● EXERCISE AIM
Omitting the pictures, restate all of the entries below exactly.

● EXERCISE DATA
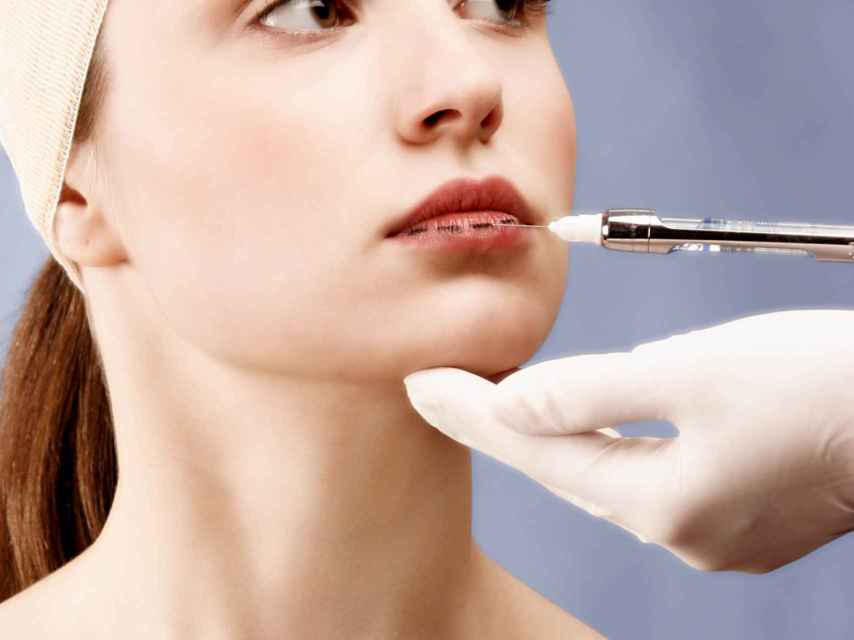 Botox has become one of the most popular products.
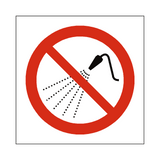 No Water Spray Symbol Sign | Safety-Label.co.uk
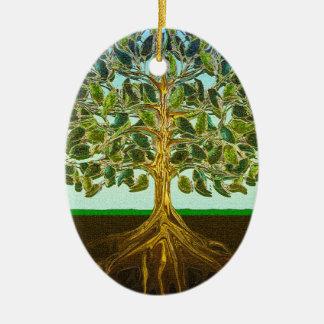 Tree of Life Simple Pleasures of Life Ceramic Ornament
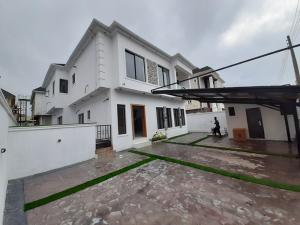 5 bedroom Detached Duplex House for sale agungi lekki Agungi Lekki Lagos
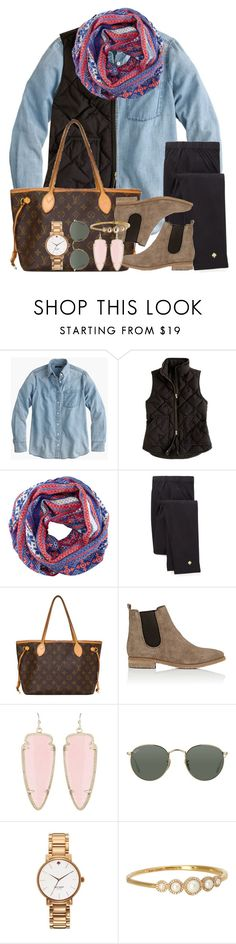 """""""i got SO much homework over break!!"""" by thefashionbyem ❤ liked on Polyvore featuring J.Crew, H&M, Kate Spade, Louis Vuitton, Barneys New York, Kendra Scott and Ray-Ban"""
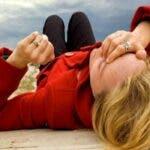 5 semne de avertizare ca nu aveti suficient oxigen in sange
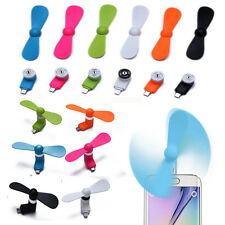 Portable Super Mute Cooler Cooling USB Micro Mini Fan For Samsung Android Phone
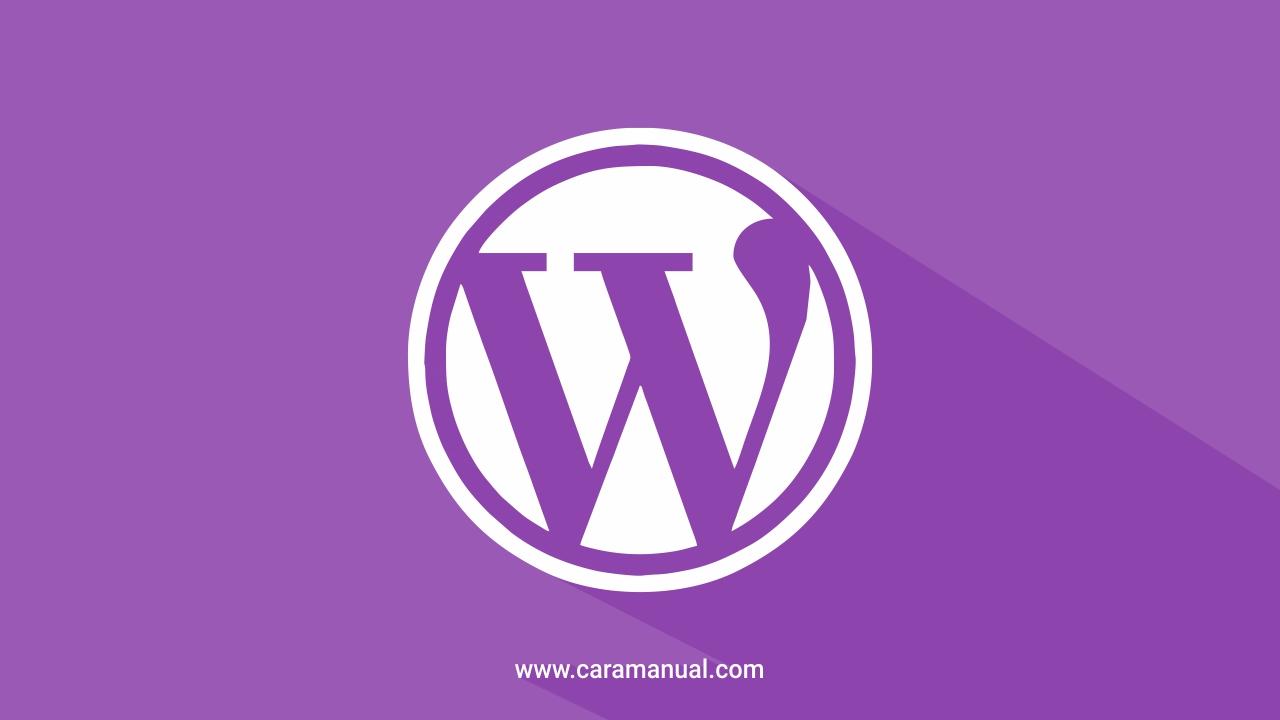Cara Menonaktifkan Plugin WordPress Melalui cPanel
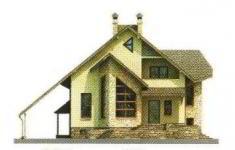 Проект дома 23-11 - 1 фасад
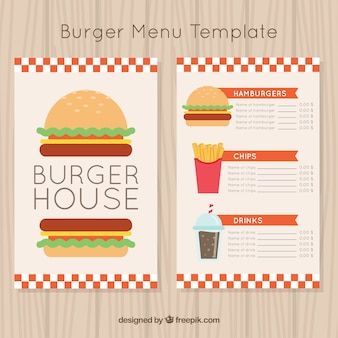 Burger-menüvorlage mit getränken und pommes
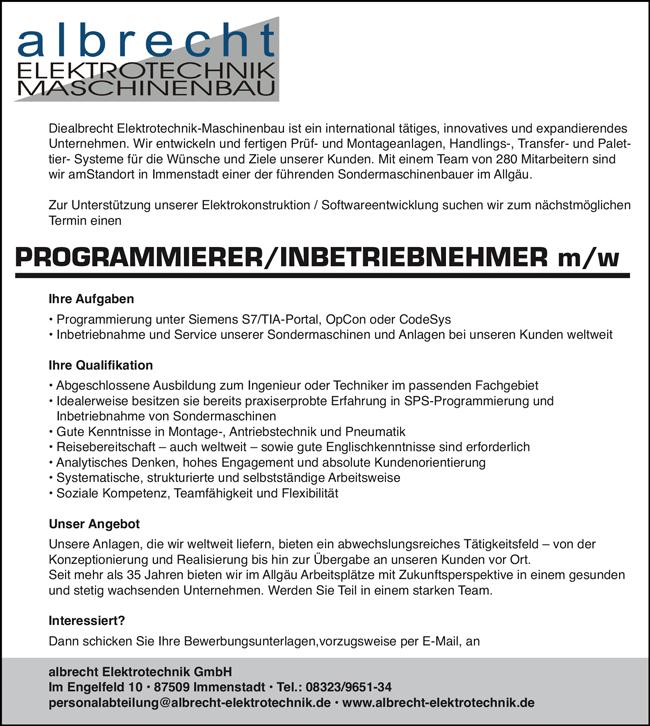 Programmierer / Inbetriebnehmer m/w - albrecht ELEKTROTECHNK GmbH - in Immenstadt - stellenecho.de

● SOLUTION FOR THIS PROBLEM
 Botox has become one of the most popular products.
 No Water Spray Symbol Sign | Safety-Label.co.uk
 Tree of Life Simple Pleasures of Life Ceramic Ornament
 5 bedroom Detached Duplex House for sale agungi lekki Agungi Lekki Lagos
 """""""i got SO much homework over break!!"""" by thefashionbyem ❤ liked on Polyvore featuring J.Crew, H&M, Kate Spade, Louis Vuitton, Barneys New York, Kendra Scott and Ray-Ban"""
 5 semne de avertizare ca nu aveti suficient oxigen in sange
 Portable Super Mute Cooler Cooling USB Micro Mini Fan For Samsung Android Phone
Cara Menonaktifkan Plugin WordPress Melalui cPanel
 Проект дома 23-11 - 1 фасад
 Burger-menüvorlage mit getränken und pommes
 Programmierer / Inbetriebnehmer m/w - albrecht ELEKTROTECHNK GmbH - in Immenstadt - stellenecho.de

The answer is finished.